Most of us are back at work, school or University with the long, cold weeks ahead with exactly zero prospect of jetting off somewhere tropical any time soon.
Most of us are back at work, school or University with the long, cold weeks ahead with exactly zero prospect of jetting off somewhere tropical any time soon. The summer is well and truly over and our national tan has already very much faded.
Yet the memories still linger, but our embarrassment of being ‘Brits abroad’ can be suppressed for at least another 8 months.
The Englishman on holiday is perhaps one of the more grotesque stereotypes. A large beer belly accompanied by a can of Stella and patriotic t-shirt are among the vast amounts of dodgy imagery when it comes to our international labelling. Apparently 14 percent of men pack their home football team’s shirt with jetting off.
We supposedly refuse to attempt the language of the country and instead shout our orders to the bemused waiting staff. We apparently sport visors and Reebok Classics, and barely make it out of our hotel rooms to the off-licence SPAR round the corner of the hotel. Rumour has it we bring with us inspiring literature such as the likes of the Fifty Shades series and Peter Andre’s autobiography.
Being English, we have the luxury that most places we visit will probably have at least one person in the vicinity that speaks our language. Usually if we even attempt any of the local language, we are greeted with our own anyway. So why bother? Well, it looks polite for a start. A Brit trying their hardest to perfect the local tongue is endearing and well-mannered, if a tad humiliating (especially if he’s your father).
Is it fair?
So are we too English when we go abroad? I suppose it is much the same for every country, except the others don’t all have the comfort of knowing their language is learned pretty much internationally.

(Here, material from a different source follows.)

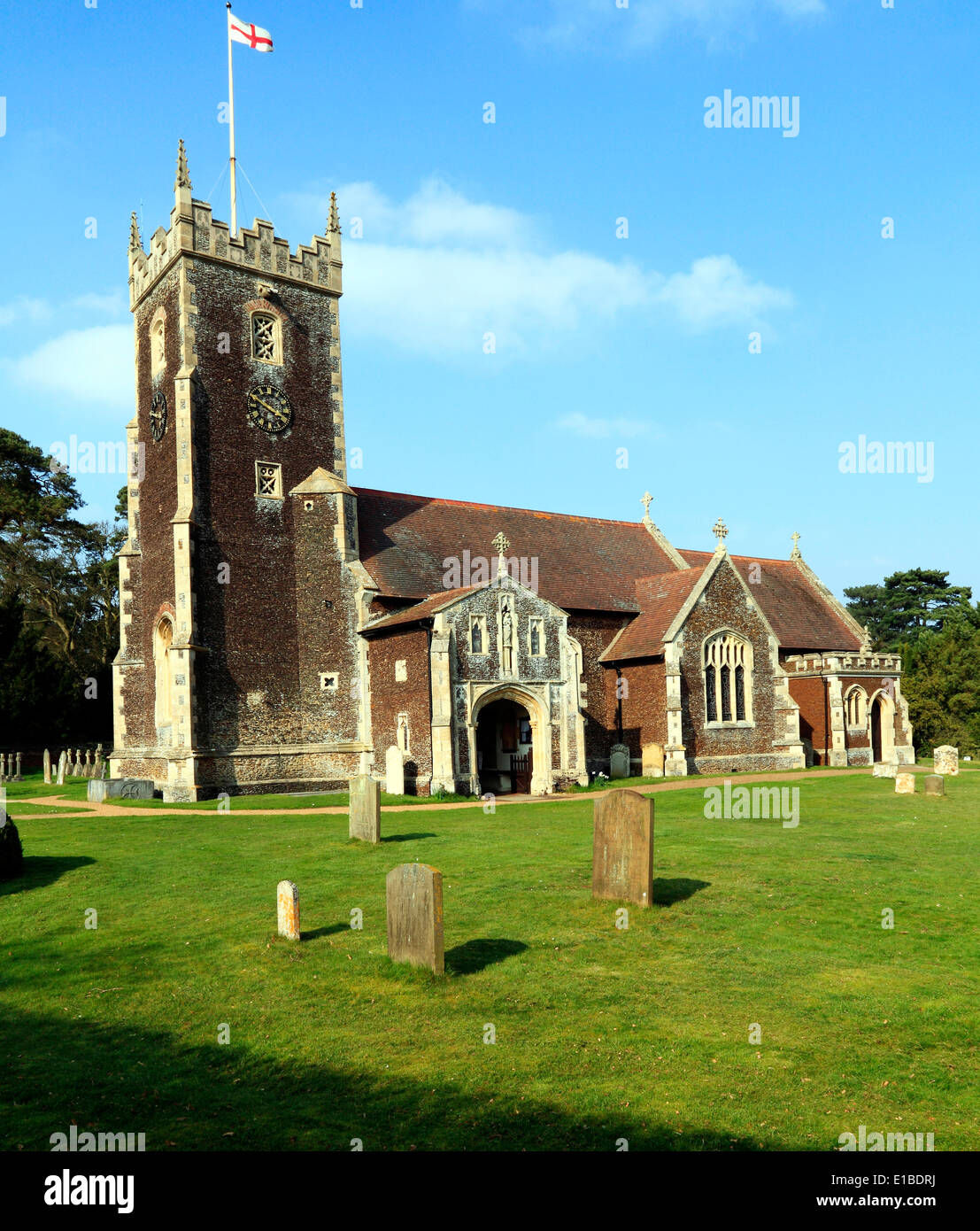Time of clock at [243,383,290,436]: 3:50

Okay, so I admit I am guilty of bringing teabags with me when I’m heading off somewhere overseas. However, I must say it’s a shame when I hear of holiday makers snubbing the local cuisine and instead opt for pie and chips at the devastatingly western hotel restaurant.
But are we really as bad as all that? Are we condemned to this stereotype fairly, or is it about as true as a Frenchman wearing onions around his neck whilst flailing a French stick?
Britons are constantly cropping up in the news for behaving badly abroad. Our loutish behaviour has earned us a reputation or two, especially when it comes to getting drunk and arrested for peeing on a foreign police car. Not out of malice, no, but out of drunken stupor that we have all grown accustomed to in the UK. Football fans are famous for getting in trouble abroad for bar brawls or taking their patriotic passion and anger for their beloved team to the streets.
However, Spain, the country most popular with British tourists and expatriates, has seen a significant decrease in arrests, detentions and hospitalisation cases according to the Foreign Office. I must say I wasn’t particularly aware of the British lout when I went there on my holiday this summer.
It’s not all that bad
With many ‘party towns’ cropping up around Europe, it looks like Brits abroad are being conveniently trapped. The more, let’s say, inconvenient travellers among us have the chance to visit places that cater to their ever y need, such as Malia, Kos and who could forget ‘Shagaluf’.
With clubs a plenty and 24-hour MacDonald’s to keep them happy, the ill-mannered Brit abroad is safely free to roam in his element, leaving the rest of us room to repair the damage he’s left in his wake.
Being British abroad shouldn’t be a burden, and we need to set the record straight. We may be awfully stand offish when it comes to attempting a new language, but how does anyone learn in the first place? Just relax, forget your English proper ways and try it out, you might be a secret linguist after all. If not there are always the immortal words of: “je ne comprends pas!”